== Records to use ==

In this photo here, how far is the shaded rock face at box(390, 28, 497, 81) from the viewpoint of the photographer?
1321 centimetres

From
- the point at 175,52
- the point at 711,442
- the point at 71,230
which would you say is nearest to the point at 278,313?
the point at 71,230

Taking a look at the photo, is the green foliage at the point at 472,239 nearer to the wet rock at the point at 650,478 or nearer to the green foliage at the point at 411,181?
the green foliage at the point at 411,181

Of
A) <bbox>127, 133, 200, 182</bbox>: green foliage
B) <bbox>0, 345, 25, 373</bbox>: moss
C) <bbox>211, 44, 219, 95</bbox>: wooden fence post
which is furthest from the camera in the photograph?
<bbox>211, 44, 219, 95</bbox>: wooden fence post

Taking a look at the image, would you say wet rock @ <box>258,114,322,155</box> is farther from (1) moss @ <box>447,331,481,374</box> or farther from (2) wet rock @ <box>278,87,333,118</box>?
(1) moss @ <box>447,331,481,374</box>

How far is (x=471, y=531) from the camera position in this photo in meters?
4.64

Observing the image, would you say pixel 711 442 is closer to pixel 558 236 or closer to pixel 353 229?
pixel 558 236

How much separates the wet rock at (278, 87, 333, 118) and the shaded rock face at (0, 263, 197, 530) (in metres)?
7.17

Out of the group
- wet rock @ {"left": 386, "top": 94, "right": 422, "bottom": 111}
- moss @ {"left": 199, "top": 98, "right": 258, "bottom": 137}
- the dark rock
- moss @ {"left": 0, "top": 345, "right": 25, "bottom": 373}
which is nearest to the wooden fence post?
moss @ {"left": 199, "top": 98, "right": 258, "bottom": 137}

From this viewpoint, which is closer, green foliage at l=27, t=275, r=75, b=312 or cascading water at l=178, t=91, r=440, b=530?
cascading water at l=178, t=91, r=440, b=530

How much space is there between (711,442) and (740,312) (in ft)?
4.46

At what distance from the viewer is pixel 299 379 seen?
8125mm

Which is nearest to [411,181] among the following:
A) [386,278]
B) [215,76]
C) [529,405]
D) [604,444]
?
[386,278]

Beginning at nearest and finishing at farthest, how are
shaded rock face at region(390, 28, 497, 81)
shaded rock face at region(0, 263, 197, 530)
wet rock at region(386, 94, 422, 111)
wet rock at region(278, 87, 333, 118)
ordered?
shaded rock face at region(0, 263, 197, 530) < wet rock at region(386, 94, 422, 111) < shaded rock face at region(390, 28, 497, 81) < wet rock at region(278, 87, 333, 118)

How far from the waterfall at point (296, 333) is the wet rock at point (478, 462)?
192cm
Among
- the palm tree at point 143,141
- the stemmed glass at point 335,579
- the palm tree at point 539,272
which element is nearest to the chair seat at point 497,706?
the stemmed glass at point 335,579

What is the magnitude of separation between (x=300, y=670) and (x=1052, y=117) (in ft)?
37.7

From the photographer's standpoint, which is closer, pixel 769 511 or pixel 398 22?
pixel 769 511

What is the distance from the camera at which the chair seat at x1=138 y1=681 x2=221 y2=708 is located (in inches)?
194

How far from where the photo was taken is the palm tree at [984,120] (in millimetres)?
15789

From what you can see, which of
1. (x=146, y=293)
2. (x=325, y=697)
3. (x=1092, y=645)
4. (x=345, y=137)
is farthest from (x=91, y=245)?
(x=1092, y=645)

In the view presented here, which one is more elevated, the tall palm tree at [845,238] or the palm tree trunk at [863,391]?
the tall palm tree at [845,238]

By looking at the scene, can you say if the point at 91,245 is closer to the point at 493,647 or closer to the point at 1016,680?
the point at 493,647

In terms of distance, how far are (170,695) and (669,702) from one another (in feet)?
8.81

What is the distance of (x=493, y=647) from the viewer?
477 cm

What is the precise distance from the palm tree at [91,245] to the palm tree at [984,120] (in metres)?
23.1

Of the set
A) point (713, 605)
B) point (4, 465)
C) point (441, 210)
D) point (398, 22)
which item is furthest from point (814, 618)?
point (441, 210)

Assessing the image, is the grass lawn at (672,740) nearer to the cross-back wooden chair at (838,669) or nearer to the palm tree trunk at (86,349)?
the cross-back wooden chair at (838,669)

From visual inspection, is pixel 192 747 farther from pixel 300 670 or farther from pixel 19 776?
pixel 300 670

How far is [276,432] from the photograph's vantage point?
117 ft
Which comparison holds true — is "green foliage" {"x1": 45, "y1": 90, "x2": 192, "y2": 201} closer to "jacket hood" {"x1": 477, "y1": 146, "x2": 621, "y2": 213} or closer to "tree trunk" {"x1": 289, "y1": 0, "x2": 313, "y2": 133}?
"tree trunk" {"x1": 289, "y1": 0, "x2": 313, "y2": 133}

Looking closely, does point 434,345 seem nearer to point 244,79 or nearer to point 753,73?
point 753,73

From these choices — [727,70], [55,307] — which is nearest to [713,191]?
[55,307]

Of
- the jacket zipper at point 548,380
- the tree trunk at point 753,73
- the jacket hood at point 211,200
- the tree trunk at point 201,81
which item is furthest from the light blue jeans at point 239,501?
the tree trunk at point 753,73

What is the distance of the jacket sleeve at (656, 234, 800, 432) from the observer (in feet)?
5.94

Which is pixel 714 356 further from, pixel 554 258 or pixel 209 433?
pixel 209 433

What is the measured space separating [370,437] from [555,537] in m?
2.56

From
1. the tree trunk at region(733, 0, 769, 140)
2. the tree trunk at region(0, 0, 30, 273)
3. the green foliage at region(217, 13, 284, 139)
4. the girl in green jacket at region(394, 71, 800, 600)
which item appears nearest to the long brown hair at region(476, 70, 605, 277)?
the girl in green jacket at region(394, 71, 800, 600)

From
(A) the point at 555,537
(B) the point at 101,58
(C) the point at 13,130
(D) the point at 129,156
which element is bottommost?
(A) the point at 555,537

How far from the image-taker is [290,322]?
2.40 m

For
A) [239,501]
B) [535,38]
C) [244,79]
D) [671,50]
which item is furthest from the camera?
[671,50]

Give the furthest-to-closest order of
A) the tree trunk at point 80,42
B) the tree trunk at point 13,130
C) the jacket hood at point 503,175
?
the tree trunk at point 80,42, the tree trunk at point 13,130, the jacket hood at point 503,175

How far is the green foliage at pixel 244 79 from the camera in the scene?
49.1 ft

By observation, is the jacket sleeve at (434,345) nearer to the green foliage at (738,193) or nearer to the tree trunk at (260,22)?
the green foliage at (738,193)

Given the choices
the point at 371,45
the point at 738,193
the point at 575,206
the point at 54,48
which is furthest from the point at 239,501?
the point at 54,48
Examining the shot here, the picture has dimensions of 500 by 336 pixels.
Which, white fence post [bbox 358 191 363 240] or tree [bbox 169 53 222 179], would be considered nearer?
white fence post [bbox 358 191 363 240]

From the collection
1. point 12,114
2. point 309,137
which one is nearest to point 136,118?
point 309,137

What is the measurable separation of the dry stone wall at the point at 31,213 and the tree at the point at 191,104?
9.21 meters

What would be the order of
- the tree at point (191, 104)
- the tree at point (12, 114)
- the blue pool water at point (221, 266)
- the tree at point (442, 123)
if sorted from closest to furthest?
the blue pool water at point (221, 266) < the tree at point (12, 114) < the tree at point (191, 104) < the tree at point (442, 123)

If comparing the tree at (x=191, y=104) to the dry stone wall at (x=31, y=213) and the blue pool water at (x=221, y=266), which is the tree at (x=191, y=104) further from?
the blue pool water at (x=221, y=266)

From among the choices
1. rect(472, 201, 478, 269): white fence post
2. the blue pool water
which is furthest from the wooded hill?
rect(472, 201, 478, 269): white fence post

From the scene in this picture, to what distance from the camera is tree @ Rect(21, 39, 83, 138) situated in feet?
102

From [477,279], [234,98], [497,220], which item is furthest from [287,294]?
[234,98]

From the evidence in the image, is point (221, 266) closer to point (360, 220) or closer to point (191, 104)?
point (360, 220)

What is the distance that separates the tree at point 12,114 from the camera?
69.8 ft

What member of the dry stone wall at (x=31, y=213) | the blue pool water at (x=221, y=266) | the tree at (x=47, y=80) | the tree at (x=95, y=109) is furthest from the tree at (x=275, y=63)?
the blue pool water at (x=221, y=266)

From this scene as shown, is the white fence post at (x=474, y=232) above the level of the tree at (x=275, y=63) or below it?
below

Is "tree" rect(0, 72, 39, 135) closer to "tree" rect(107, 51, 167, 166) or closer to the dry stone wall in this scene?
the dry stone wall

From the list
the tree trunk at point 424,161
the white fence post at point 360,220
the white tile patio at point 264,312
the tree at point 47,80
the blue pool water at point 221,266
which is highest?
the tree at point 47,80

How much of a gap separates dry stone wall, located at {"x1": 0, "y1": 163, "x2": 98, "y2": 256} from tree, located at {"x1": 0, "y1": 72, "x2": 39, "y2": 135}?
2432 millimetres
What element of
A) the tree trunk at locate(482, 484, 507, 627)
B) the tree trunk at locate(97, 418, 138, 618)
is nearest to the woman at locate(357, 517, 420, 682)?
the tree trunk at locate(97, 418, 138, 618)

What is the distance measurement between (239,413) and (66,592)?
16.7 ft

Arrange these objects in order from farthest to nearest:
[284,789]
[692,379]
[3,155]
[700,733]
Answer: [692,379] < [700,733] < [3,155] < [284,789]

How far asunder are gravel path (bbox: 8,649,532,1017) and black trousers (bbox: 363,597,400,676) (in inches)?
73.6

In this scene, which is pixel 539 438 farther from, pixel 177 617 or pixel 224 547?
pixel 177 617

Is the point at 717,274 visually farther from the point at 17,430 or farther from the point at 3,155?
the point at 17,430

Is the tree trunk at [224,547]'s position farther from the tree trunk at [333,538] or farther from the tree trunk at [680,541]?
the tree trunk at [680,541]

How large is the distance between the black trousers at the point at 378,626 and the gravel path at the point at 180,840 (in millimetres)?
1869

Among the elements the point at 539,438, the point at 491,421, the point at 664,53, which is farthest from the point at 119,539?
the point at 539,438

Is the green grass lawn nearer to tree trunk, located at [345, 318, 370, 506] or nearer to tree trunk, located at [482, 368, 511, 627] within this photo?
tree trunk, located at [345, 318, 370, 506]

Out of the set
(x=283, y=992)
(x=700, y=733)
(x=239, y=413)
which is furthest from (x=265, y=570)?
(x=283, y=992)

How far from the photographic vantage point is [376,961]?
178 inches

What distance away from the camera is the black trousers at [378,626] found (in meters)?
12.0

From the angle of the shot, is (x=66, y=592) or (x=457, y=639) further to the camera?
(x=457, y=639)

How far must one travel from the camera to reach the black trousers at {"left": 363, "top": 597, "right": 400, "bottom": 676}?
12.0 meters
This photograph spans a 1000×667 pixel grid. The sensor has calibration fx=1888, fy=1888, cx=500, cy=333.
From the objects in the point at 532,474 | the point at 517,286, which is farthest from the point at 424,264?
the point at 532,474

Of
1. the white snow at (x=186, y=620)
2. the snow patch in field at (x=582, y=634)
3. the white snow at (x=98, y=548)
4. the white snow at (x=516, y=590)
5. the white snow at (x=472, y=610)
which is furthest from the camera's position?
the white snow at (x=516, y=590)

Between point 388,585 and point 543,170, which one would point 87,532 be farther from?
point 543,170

===

Exercise requirements — Extract each line of the items above that contains the string "grass", matching case exactly.

Correct response —
Assessing the image, is the grass lawn at (672,740) nearer to the cross-back wooden chair at (838,669) or nearer to the palm tree trunk at (86,349)?
Is the green grass lawn nearer to tree trunk, located at [345, 318, 370, 506] or nearer to tree trunk, located at [482, 368, 511, 627] within this photo?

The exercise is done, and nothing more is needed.